Ross Dobson: Yes, it is. And I would never eat that stuff. It’s just too hot here. And it’s getting down to like three or four degrees at night, which isn’t cold by your standards. But I mean, making in America: The Cookbook there’s two versions of stroganoff there’s the American stroganoff, which uses ground beef. Personally. I thought this sounded a bit odd, the flavors and textures, but I then went for the other one in the book, which uses a Chuck steak or blade steak. And you slow cook that. And so that we thought had noodles, oh my God, it it’s very good. And let’s face it. Anything with sour cream. I mean,
Suzy Chase: You’ll have to make that a fad in Australia and you can call it strogey it’s my recipe for strogey.

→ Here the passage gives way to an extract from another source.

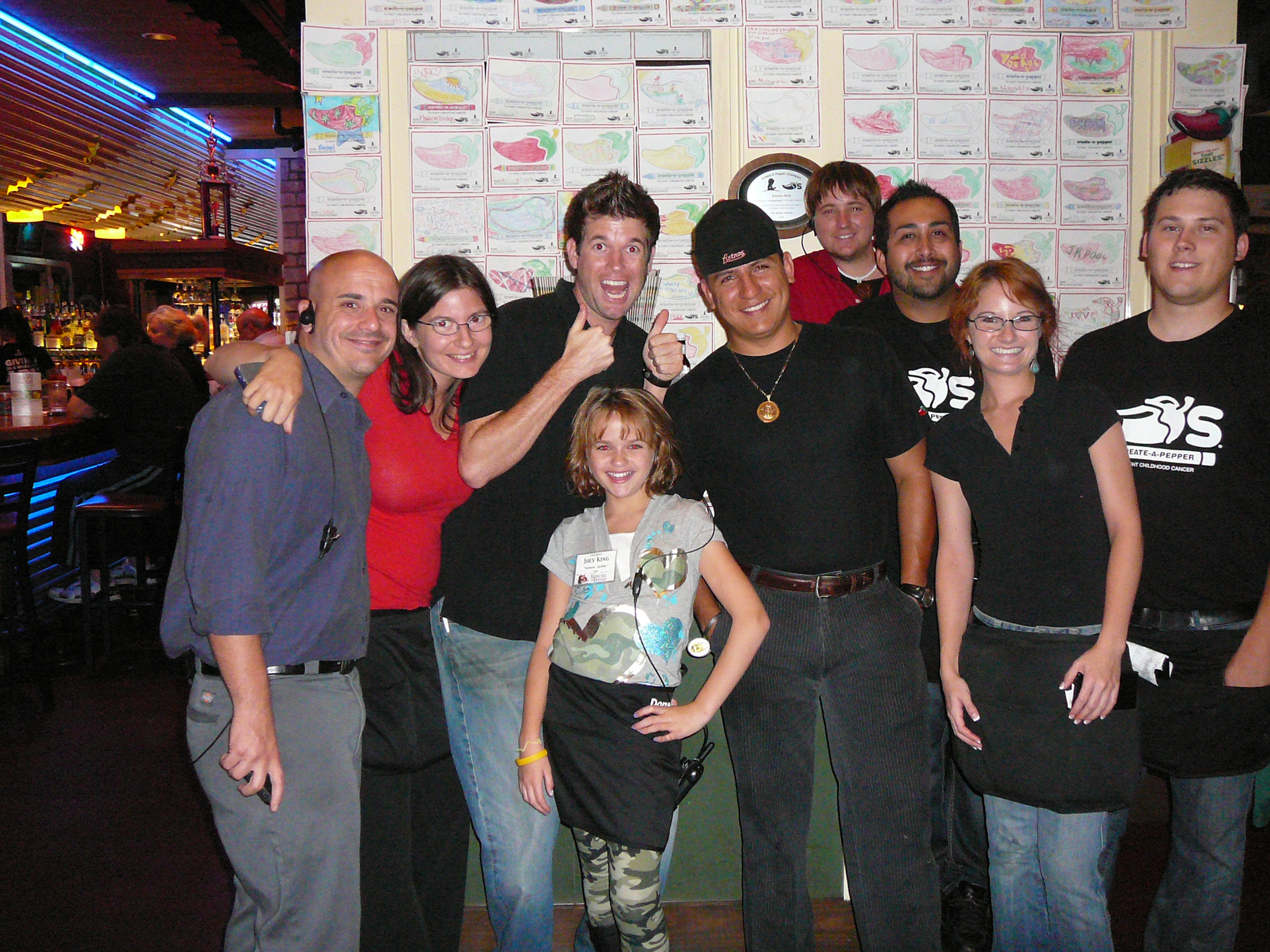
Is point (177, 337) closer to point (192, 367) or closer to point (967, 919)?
point (192, 367)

Ross Dobson: It’ll confuse it even more if we call it stroggy. Isn’t that terrible it turns into something very unappetizing.
Suzy Chase: Where can we find you on the web and social media?
Ross Dobson: Instagram- @RossDobsonFood and I also have a great little cafe Cafe Royce, R O Y C E. And you see so many lovely food pics and mood picks of the cafe. And if you go to my Ross Dobson food Insta when I was working on the book three years ago and testing, I took so many food pictures. I’m very pleased that I did because it was a good memory thing and the food does look really good, so I’m very pleased with that. So do check it out.
Suzy Chase: It is Aboriginal lore to only take what you need and leave some for others words. We should all be living by. Thank you, Ross for coming on Cookery by the Book podcast.
Ross Dobson: It’s been a pleasure, thank you.